■ SELECTED TEXT:
The Hostile Office

Justice For Sponsored Workers

We are pleased to host this campaign led by and for sponsored workers!

Join the campaign

If you are a sponsored worker and would like to join the campaign, tell your story or find out more, then fill out this form here. Your details won’t be shared outside of Migrants’ Rights Network and Migrants At Work.

Prevention. Protection. Solidarity. Led by sponsored workers for sponsored workers.

Migrants at Work and Migrants’ Rights Network stand in solidarity with the new Justice for Sponsored Workers campaign to demand an end to sponsored slavery. 

State regulated immigration pathways, like the visa sponsorship system, are being used to effectively traffick workers into exploitative situations, and leave them languishing in slavery-like conditions. 

“I was falsely accused by the employer, and they kicked me out of the job without any investigation or right to reply. They could do this because I am on a visa, and have little power”.

Outline listing:
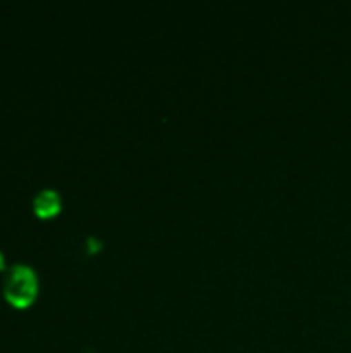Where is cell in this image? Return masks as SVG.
Listing matches in <instances>:
<instances>
[{
  "label": "cell",
  "mask_w": 351,
  "mask_h": 353,
  "mask_svg": "<svg viewBox=\"0 0 351 353\" xmlns=\"http://www.w3.org/2000/svg\"><path fill=\"white\" fill-rule=\"evenodd\" d=\"M33 209L39 217H54L60 211L58 192L56 190H41L33 201Z\"/></svg>",
  "instance_id": "obj_2"
},
{
  "label": "cell",
  "mask_w": 351,
  "mask_h": 353,
  "mask_svg": "<svg viewBox=\"0 0 351 353\" xmlns=\"http://www.w3.org/2000/svg\"><path fill=\"white\" fill-rule=\"evenodd\" d=\"M35 294L37 281L33 271L25 265L12 267L4 283V298L8 300V304H12L14 308H27L35 300Z\"/></svg>",
  "instance_id": "obj_1"
},
{
  "label": "cell",
  "mask_w": 351,
  "mask_h": 353,
  "mask_svg": "<svg viewBox=\"0 0 351 353\" xmlns=\"http://www.w3.org/2000/svg\"><path fill=\"white\" fill-rule=\"evenodd\" d=\"M0 267H2V254H0Z\"/></svg>",
  "instance_id": "obj_4"
},
{
  "label": "cell",
  "mask_w": 351,
  "mask_h": 353,
  "mask_svg": "<svg viewBox=\"0 0 351 353\" xmlns=\"http://www.w3.org/2000/svg\"><path fill=\"white\" fill-rule=\"evenodd\" d=\"M87 244H89V252H95V250H99V242H97V240L89 238V240H87Z\"/></svg>",
  "instance_id": "obj_3"
}]
</instances>
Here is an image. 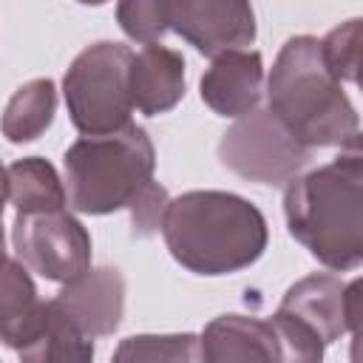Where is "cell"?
Listing matches in <instances>:
<instances>
[{
    "label": "cell",
    "mask_w": 363,
    "mask_h": 363,
    "mask_svg": "<svg viewBox=\"0 0 363 363\" xmlns=\"http://www.w3.org/2000/svg\"><path fill=\"white\" fill-rule=\"evenodd\" d=\"M218 159L241 179L258 184H286L306 167L309 147L292 139L269 108H252L221 136Z\"/></svg>",
    "instance_id": "obj_6"
},
{
    "label": "cell",
    "mask_w": 363,
    "mask_h": 363,
    "mask_svg": "<svg viewBox=\"0 0 363 363\" xmlns=\"http://www.w3.org/2000/svg\"><path fill=\"white\" fill-rule=\"evenodd\" d=\"M133 51L122 43H94L79 51L65 71L62 94L79 133H111L130 122L128 68Z\"/></svg>",
    "instance_id": "obj_5"
},
{
    "label": "cell",
    "mask_w": 363,
    "mask_h": 363,
    "mask_svg": "<svg viewBox=\"0 0 363 363\" xmlns=\"http://www.w3.org/2000/svg\"><path fill=\"white\" fill-rule=\"evenodd\" d=\"M54 301L91 340L108 337L122 323L125 278L116 267H99V269L88 267L79 278L62 284Z\"/></svg>",
    "instance_id": "obj_10"
},
{
    "label": "cell",
    "mask_w": 363,
    "mask_h": 363,
    "mask_svg": "<svg viewBox=\"0 0 363 363\" xmlns=\"http://www.w3.org/2000/svg\"><path fill=\"white\" fill-rule=\"evenodd\" d=\"M272 116L303 147H360V119L320 60V40L289 37L267 79Z\"/></svg>",
    "instance_id": "obj_3"
},
{
    "label": "cell",
    "mask_w": 363,
    "mask_h": 363,
    "mask_svg": "<svg viewBox=\"0 0 363 363\" xmlns=\"http://www.w3.org/2000/svg\"><path fill=\"white\" fill-rule=\"evenodd\" d=\"M37 306L40 298L34 281L26 272V264L0 252V340L6 346H20Z\"/></svg>",
    "instance_id": "obj_16"
},
{
    "label": "cell",
    "mask_w": 363,
    "mask_h": 363,
    "mask_svg": "<svg viewBox=\"0 0 363 363\" xmlns=\"http://www.w3.org/2000/svg\"><path fill=\"white\" fill-rule=\"evenodd\" d=\"M65 201L91 216L128 207L153 182L156 150L145 128L128 122L111 133L77 139L65 156Z\"/></svg>",
    "instance_id": "obj_4"
},
{
    "label": "cell",
    "mask_w": 363,
    "mask_h": 363,
    "mask_svg": "<svg viewBox=\"0 0 363 363\" xmlns=\"http://www.w3.org/2000/svg\"><path fill=\"white\" fill-rule=\"evenodd\" d=\"M320 60L337 82H357L360 68V20L352 17L320 40Z\"/></svg>",
    "instance_id": "obj_19"
},
{
    "label": "cell",
    "mask_w": 363,
    "mask_h": 363,
    "mask_svg": "<svg viewBox=\"0 0 363 363\" xmlns=\"http://www.w3.org/2000/svg\"><path fill=\"white\" fill-rule=\"evenodd\" d=\"M128 91L133 108L145 116L167 113L184 96V57L167 45L145 43L130 57Z\"/></svg>",
    "instance_id": "obj_12"
},
{
    "label": "cell",
    "mask_w": 363,
    "mask_h": 363,
    "mask_svg": "<svg viewBox=\"0 0 363 363\" xmlns=\"http://www.w3.org/2000/svg\"><path fill=\"white\" fill-rule=\"evenodd\" d=\"M6 176H9V201L14 204L17 213L65 207V184L45 159L40 156L20 159L6 170Z\"/></svg>",
    "instance_id": "obj_17"
},
{
    "label": "cell",
    "mask_w": 363,
    "mask_h": 363,
    "mask_svg": "<svg viewBox=\"0 0 363 363\" xmlns=\"http://www.w3.org/2000/svg\"><path fill=\"white\" fill-rule=\"evenodd\" d=\"M54 108H57V88L51 79L37 77L28 79L26 85H20L0 119L3 136L9 142H34L54 119Z\"/></svg>",
    "instance_id": "obj_15"
},
{
    "label": "cell",
    "mask_w": 363,
    "mask_h": 363,
    "mask_svg": "<svg viewBox=\"0 0 363 363\" xmlns=\"http://www.w3.org/2000/svg\"><path fill=\"white\" fill-rule=\"evenodd\" d=\"M119 28L136 43H156L167 28V0H119Z\"/></svg>",
    "instance_id": "obj_20"
},
{
    "label": "cell",
    "mask_w": 363,
    "mask_h": 363,
    "mask_svg": "<svg viewBox=\"0 0 363 363\" xmlns=\"http://www.w3.org/2000/svg\"><path fill=\"white\" fill-rule=\"evenodd\" d=\"M113 360H201L196 335H139L122 340Z\"/></svg>",
    "instance_id": "obj_18"
},
{
    "label": "cell",
    "mask_w": 363,
    "mask_h": 363,
    "mask_svg": "<svg viewBox=\"0 0 363 363\" xmlns=\"http://www.w3.org/2000/svg\"><path fill=\"white\" fill-rule=\"evenodd\" d=\"M360 201L363 156L360 147H349L335 162L286 182V227L323 267L354 269L363 261Z\"/></svg>",
    "instance_id": "obj_2"
},
{
    "label": "cell",
    "mask_w": 363,
    "mask_h": 363,
    "mask_svg": "<svg viewBox=\"0 0 363 363\" xmlns=\"http://www.w3.org/2000/svg\"><path fill=\"white\" fill-rule=\"evenodd\" d=\"M6 199H9V176H6V167L0 164V252H3V207H6Z\"/></svg>",
    "instance_id": "obj_22"
},
{
    "label": "cell",
    "mask_w": 363,
    "mask_h": 363,
    "mask_svg": "<svg viewBox=\"0 0 363 363\" xmlns=\"http://www.w3.org/2000/svg\"><path fill=\"white\" fill-rule=\"evenodd\" d=\"M278 315L295 320L323 346L346 332L360 337V281L343 284L332 272H312L292 284L278 306Z\"/></svg>",
    "instance_id": "obj_8"
},
{
    "label": "cell",
    "mask_w": 363,
    "mask_h": 363,
    "mask_svg": "<svg viewBox=\"0 0 363 363\" xmlns=\"http://www.w3.org/2000/svg\"><path fill=\"white\" fill-rule=\"evenodd\" d=\"M11 241L20 261L45 281L68 284L91 267V235L65 207L17 213Z\"/></svg>",
    "instance_id": "obj_7"
},
{
    "label": "cell",
    "mask_w": 363,
    "mask_h": 363,
    "mask_svg": "<svg viewBox=\"0 0 363 363\" xmlns=\"http://www.w3.org/2000/svg\"><path fill=\"white\" fill-rule=\"evenodd\" d=\"M201 343V360L224 363V360H284L281 340L272 318H244V315H221L207 323Z\"/></svg>",
    "instance_id": "obj_13"
},
{
    "label": "cell",
    "mask_w": 363,
    "mask_h": 363,
    "mask_svg": "<svg viewBox=\"0 0 363 363\" xmlns=\"http://www.w3.org/2000/svg\"><path fill=\"white\" fill-rule=\"evenodd\" d=\"M167 23L204 57L244 48L255 40L250 0H167Z\"/></svg>",
    "instance_id": "obj_9"
},
{
    "label": "cell",
    "mask_w": 363,
    "mask_h": 363,
    "mask_svg": "<svg viewBox=\"0 0 363 363\" xmlns=\"http://www.w3.org/2000/svg\"><path fill=\"white\" fill-rule=\"evenodd\" d=\"M264 88V65L258 51L230 48L213 57V65L201 77V99L218 116L250 113Z\"/></svg>",
    "instance_id": "obj_11"
},
{
    "label": "cell",
    "mask_w": 363,
    "mask_h": 363,
    "mask_svg": "<svg viewBox=\"0 0 363 363\" xmlns=\"http://www.w3.org/2000/svg\"><path fill=\"white\" fill-rule=\"evenodd\" d=\"M167 190L156 182H147L139 196L128 204L130 210V221H133V235L136 238H150L162 230V218H164V210H167Z\"/></svg>",
    "instance_id": "obj_21"
},
{
    "label": "cell",
    "mask_w": 363,
    "mask_h": 363,
    "mask_svg": "<svg viewBox=\"0 0 363 363\" xmlns=\"http://www.w3.org/2000/svg\"><path fill=\"white\" fill-rule=\"evenodd\" d=\"M162 235L170 255L196 275H230L267 250V218L224 190H190L167 201Z\"/></svg>",
    "instance_id": "obj_1"
},
{
    "label": "cell",
    "mask_w": 363,
    "mask_h": 363,
    "mask_svg": "<svg viewBox=\"0 0 363 363\" xmlns=\"http://www.w3.org/2000/svg\"><path fill=\"white\" fill-rule=\"evenodd\" d=\"M23 360H91L94 343L91 337L60 309V303L40 301L20 346L14 349Z\"/></svg>",
    "instance_id": "obj_14"
},
{
    "label": "cell",
    "mask_w": 363,
    "mask_h": 363,
    "mask_svg": "<svg viewBox=\"0 0 363 363\" xmlns=\"http://www.w3.org/2000/svg\"><path fill=\"white\" fill-rule=\"evenodd\" d=\"M79 3H85V6H102L105 0H79Z\"/></svg>",
    "instance_id": "obj_23"
}]
</instances>
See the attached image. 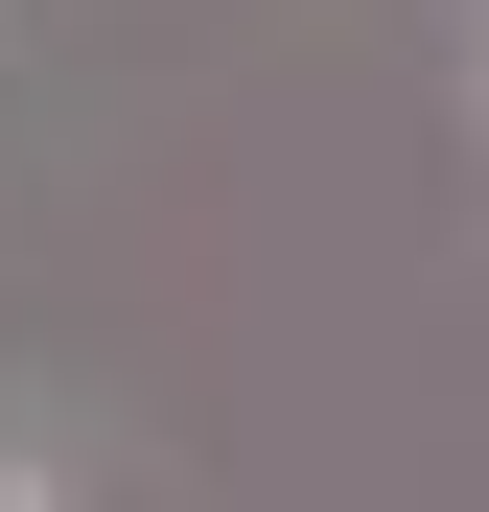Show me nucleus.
Returning <instances> with one entry per match:
<instances>
[]
</instances>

■ WHAT THIS EXERCISE ASKS:
1. Based on the Justice for Sponsored Workers text, answer yes or no to whether each statement agrees with it, and quote the words that decide it. (a) Details submitted through the form will be passed to organizations beyond Migrants' Rights Network and Migrants At Work. (b) The campaign is led by sponsored workers. (c) The visa sponsorship system is given as an example of a state regulated immigration pathway.
2. Shorten the paragraph of the Justice for Sponsored Workers text that begins "State regulated immigration pathways" into a single brief sentence, keeping its main points.
3. Write a continuation of the Justice for Sponsored Workers text, picking up after the worker's quoted statement about being falsely accused.
The listing isn't needed for anything here.

■ RESPONSES PER TASK:
1.
(a) No: "Your details won’t be shared outside of Migrants’ Rights Network and Migrants At Work."
(b) Yes: "Led by sponsored workers for sponsored workers."
(c) Yes: "State regulated immigration pathways, like the visa sponsorship system"

2. State-regulated routes such as visa sponsorship are effectively being used to traffic workers into exploitation and leave them in slavery-like conditions.

3.
– Sonia, a support worker in Scotland

Sponsorship visa schemes have been celebrated by many employers and businesses as a route to bring those with the ‘right’ skills and experience to the UK to build successful careers and companies. They are designed solely on the basis of productivity and business and economic interests, rather than the wellbeing and protection of migrant workers in mind. Employers with sponsorship licences in the UK, and recruiters in origin countries, are using deception, coercion of payments, and sometimes threats to exploit sponsored migrant workers.

This is sponsored slavery.

When an employer holds power over a sponsored migrant worker due to their immigration status, this can easily be abused. The system explicitly makes sponsored workers vulnerable to exploitation with little safeguards for those arriving in the UK via this scheme.

“Skilled worker visa holders are being subjected to modern day slavery by their sponsors. This is a matter that should be investigated since it’s against the Human Rights Act. Employers engaging in such acts should face full force of the law”

Mark, mechanical engineer in the West Midlands

Debt and destitution

Recruitment fees, and in some cases, the certificate of sponsorship (CoS) being passed on to the migrant worker is one of the fundamental issues in the sponsorship scheme. Many sponsors outsource immigration matters to third-party providers such as HR services, recruitment agencies and immigration lawyers, or so-called ‘brokers’. Evidence gathered by Migrants at Work has found some workers are paying an average of £17,000 for the certificate of sponsorship.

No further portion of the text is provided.